There is also a lot of ambiguity in the proposal about who the money goes to. While Biden’s stimulus bill marked a real shift by sending direct aid to working people, this plan is quite different. $300 billion is earmarked to “support domestic manufacturers,” $80 billion will go to for-profit corporation Amtrak, and somewhere in the territory of $170 billion will go toward electric car infrastructure, with most of that money going directly to big business.
Perhaps the most progressive component of Biden’s bill is how he proposes to pay for it: raising the corporate tax rate from 21% to 28% and eliminating billions in subsidies that are handed out to fossil fuel companies every year. While this proposal is extremely welcome, two questions remain. Will Biden follow through? And is it enough? The first question depends on how ferociously we fight for it and demand big business foot the bill. The second however, has a simple answer: no. A 28% corporate tax rate is still below what corporations paid before Trump’s tax cuts in 2017, and fossil fuel companies in particular should be on the hook for much more.
We Need a Socialist Green New Deal
In reality, mitigating the climate crisis and genuinely addressing the needs of working people – which Biden purports this bill does – will take far more dramatic action.
We cannot throw money at big business and hope that they’ll “do better.” We need to take the 100 companies responsible for 71% of global emissions into democratic public ownership. We need a radical redistribution of wealth from the hands of billionaires to ordinary people. We need a public infrastructure plan paid for by the super rich and corporations.
Just days after AOC first took office she, alongside the Sunrise Movement, made headlines by occupying Nancy Pelosi’s office demanding a Green New Deal. Now that the Democrats control the White House and both branches of Congress, and AOC and “the Squad” hold the balance of power in the House, they should use similar tactics to fight for a far more robust plan to tackle the climate crisis.
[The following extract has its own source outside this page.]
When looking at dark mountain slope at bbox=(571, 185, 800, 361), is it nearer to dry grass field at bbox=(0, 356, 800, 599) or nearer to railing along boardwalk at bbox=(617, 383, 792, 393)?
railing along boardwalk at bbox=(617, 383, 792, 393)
The student climate strikes of the past several years give us a window into the explosive energy among young people to fight climate change. AOC and her collaborators in the halls of power should use their platform to organize a mass movement for a Green New Deal, Medicare for All and a $15 federal minimum wage connected to a strategy inside Congress of refusing to support Biden’s half-measures. Given all of Biden’s big promises, and the scale of the crisis faced by American capitalism, we could win sweeping reforms. The question remains: who is courageous enough to lead that fight?